___ EXTRACT TO READ ___
We All Want A Good System and Good Water Quality, As Promised…



Some may try painting Dump The Pumps, Inc as being “against sewers”; that the group is simply trying to be disruptive and aims to bring all sewer construction to a stop.

Wrong!  We all want a good system and good water quality, as promised when we passed the one cent infrastructure sales tax.

Anyone that has attended the various meetings, followed the chatter, asked questions, donated money, signed the petitions knows that the fight is simple.  A substandard sewer system, mandated by politicians rather than engineers, putting grinder pumps in our yards, threatening our nearshore waters, is the fight.  Do not forget the original system, designed by engineers, was a gravity system.  It was not until the politicians got involved that we saw sewer money diverted to pet projects and a cheapened system thrust upon us.

The FKAA tells us they prefer gravity, ‘It always works, and it has no moving parts.’  Further, they said, ‘Get us the money from the BOCC, and we will install gravity.’

On January 31, 2014, the BOCC “drew a line in the sand” — that is a quote.  Thankfully, Commissioner Danny Kohlhage successfully added the conversion of some of the denser subdivisions to that BOCC agenda item approval, and thereby reduced the count of residential grinders by nearly 40%.  That still left over 60% of the original grinder count as intrusions, property takings and added expenses of up to several thousand dollars for those homeowners. Their decision was final. There would be no further discussion or negotiations regarding grinder vs gravity.  Those who were still pegged for grinders were told they were “losers” — that is also a quote [by Commissioner George Neugent].  In essence they told us to pick up our marbles and go home.  We picked up our marbles, went home, and decided to go to a higher authority — court.
___ DATASET EXCERPTS ___
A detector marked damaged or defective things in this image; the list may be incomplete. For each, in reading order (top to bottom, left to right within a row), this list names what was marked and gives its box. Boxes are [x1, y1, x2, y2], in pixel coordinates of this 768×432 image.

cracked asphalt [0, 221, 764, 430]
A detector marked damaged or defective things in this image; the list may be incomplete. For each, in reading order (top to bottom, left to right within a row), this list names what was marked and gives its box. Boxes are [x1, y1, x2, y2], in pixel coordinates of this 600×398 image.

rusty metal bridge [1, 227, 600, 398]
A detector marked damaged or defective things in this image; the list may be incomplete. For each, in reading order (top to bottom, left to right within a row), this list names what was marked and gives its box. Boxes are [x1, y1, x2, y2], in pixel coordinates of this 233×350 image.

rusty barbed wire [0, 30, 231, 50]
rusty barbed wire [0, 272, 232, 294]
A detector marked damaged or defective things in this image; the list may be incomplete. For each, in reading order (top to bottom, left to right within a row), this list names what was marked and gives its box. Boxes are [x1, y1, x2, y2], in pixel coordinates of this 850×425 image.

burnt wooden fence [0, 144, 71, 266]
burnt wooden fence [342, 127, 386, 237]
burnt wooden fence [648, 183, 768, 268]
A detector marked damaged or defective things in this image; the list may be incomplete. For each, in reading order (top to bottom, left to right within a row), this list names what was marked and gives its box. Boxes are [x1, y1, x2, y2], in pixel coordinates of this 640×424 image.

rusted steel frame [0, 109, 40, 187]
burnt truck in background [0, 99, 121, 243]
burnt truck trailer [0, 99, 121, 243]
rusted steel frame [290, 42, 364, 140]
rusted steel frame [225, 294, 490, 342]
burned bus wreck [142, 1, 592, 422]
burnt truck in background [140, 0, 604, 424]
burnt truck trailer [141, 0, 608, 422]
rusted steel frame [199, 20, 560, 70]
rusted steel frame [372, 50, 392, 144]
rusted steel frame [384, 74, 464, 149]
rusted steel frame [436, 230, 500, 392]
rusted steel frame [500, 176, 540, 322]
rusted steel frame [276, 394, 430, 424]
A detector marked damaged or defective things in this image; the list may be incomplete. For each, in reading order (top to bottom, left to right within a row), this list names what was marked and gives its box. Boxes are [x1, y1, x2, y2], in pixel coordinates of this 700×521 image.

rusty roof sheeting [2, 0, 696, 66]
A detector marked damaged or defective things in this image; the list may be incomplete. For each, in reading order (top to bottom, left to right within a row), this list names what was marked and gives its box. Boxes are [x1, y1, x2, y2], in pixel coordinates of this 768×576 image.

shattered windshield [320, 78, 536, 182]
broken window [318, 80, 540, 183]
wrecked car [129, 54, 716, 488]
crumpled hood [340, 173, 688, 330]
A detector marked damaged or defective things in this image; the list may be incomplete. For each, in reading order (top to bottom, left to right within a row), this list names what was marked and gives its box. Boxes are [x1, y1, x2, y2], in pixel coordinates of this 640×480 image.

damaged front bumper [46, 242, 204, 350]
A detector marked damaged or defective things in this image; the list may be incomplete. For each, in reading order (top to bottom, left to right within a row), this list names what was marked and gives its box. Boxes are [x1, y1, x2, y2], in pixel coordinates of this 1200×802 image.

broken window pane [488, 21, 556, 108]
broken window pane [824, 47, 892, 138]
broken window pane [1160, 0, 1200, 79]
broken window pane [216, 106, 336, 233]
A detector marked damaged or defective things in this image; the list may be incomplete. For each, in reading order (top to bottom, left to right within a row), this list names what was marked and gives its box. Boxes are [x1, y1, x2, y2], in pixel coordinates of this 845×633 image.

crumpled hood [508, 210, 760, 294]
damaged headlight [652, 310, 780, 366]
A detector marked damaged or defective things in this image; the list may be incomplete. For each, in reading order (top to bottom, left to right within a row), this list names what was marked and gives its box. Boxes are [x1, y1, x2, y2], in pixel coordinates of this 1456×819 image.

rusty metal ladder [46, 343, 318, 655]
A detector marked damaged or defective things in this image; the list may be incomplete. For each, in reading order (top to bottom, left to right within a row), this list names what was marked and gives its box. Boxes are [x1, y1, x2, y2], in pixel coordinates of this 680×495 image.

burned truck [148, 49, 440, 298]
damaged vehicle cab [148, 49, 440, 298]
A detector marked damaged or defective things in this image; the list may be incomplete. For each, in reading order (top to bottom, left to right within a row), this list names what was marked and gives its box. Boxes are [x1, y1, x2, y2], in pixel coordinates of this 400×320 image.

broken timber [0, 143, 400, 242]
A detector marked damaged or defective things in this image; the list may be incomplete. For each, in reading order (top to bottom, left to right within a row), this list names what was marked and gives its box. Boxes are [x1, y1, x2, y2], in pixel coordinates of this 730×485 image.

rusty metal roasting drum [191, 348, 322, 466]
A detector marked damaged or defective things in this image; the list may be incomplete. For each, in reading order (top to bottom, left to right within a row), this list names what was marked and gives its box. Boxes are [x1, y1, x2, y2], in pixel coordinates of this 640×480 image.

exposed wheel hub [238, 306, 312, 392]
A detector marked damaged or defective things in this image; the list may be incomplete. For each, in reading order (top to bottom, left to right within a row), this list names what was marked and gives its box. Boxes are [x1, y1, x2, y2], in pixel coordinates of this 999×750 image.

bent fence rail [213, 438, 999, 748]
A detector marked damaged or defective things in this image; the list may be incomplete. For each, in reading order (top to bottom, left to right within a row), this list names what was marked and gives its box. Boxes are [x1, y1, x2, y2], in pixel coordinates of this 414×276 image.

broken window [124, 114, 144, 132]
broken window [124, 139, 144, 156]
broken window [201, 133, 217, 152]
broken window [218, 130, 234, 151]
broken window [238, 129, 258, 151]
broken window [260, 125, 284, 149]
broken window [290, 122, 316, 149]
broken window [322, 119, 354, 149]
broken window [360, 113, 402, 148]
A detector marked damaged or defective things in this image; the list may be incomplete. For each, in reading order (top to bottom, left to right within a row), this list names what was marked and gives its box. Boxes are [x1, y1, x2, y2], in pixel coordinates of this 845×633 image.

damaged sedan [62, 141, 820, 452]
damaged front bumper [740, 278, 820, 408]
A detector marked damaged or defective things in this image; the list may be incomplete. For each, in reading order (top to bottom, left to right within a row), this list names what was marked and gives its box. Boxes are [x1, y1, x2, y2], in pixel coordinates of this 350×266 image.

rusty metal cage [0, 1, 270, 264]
___
» REQUIRED TASK A
In the sewer dispute piece, shorten the paragraph that begins "On January 31, 2014, the BOCC" into a bulleted list that keeps its main facts.
» REQUIRED TASK B
According to the sewer dispute piece, what kind of system did engineers originally design?
» REQUIRED TASK C
Write the next part of the sewer dispute piece, picking up after its last sentence.
The records are not needed for anything here.

» OUTPUT A
- On January 31, 2014, the BOCC "drew a line in the sand."
- Commissioner Danny Kohlhage got the conversion of some denser subdivisions added to that agenda item. This cut the number of residential grinders by nearly 40%.
- Over 60% of the original grinder count remained. These were intrusions and property takings, with added costs of up to several thousand dollars for homeowners.
- The decision was final, and there would be no more talks on grinder vs gravity.
- Commissioner George Neugent called those still slated for grinders "losers."
- Told in effect to go home, the group turned to a higher authority: court.

» OUTPUT B
A gravity system.

» OUTPUT C
Since this is the only avenue the county left us, we are using the legal system.  Forced into this arena, the group attacked on all fronts. Our first challenge to DEP and FKAA, an action under F.S. 403.412, was met with what appeared to be a serious listen to our concerns.  Of course, they wanted an additional 30 days to examine our allegations.  After wasting two months of our time, DEP blew us off with one sentence, translated to mean, ‘Don’t bother us.’

Next, we challenged seven permit notices throughout the Lower Keys.  We did it properly.  If the challenge is timely and proper there is no permit until a further ruling.  DEP then had an obligation to submit the petitions challenging the permits to the Department of Administrative Hearings (DOAH) within 15 days.  They did not. After several weeks, we filed a Writ of Mandamus in Circuit Court to force DEP to do what the law says they should do.  They immediately sent the petitions to DOAH.  We now have a judge appointed and a hearing set for later in September.

FKAA has maximized the use of an oddball sole-sourced pump and designed a system dependent upon its continued use. If that does not smell funny, what does? The fact that they hid these details and even the quantity of individual grinders further intensifies that effect. The DEP design requirements that were violated and listed in the DTPI lawsuit and now in the permit protests were intended to protect public health and the environment. That DEP allowed these violations to exist is serious. Recently discovered information confirms that the system will not adequately work. The stubborn insistence on continuing construction, with a strong emphasis on completing the residential grinder areas first is further evidence of something suspicious. With the trail of deception perpetrated on property owners by our elected and appointed officials, maybe the pressurized system should be stopped. Even at this late date, an independent third party review would probably be wise.

FKAA knows they will not be finished by 2015, or even hook up Big Pine, a National Wildlife Refuge, until 2016. Wouldn’t it be wise to cease construction until after the hearing? There’s a lot at stake.  September isn’t that far away.

Credibility for FKAA does not exist.  See below.


  1. In the fall of 2012, FKAA, in printed material and public meetings, preaches that only about 600 grinders will be necessary in remote areas of the Lower Keys and that more dense neighborhoods will be on gravity.  We all think we are getting gravity. At about the same time, they have already gone out to contractors to bid the project with 2800 residential grinders.
  2. We continue to ask why the permits from DEP to FKAA are advertised in a Broward County newspaper.  Last week an executive with FKAA told a Key West newspaper that this was an oversight by the contractor.  Propaganda.  See if you can find one notice of permits for FKAA in any local Monroe County news outlet for this system. Do they not want you to know what they are doing?
  3. The chief engineer of FKAA even tried to subvert the permitting notice in an email to DEP. Another oversight perhaps? In recent weeks, the engineer with FKAA sent an email to DEP suggesting the next permit for Big Pine Key not be advertised (noticed) in a public forum because Dump the Pumps, Inc. would probably be looking for it and would challenge the notice with a petition negating the permit.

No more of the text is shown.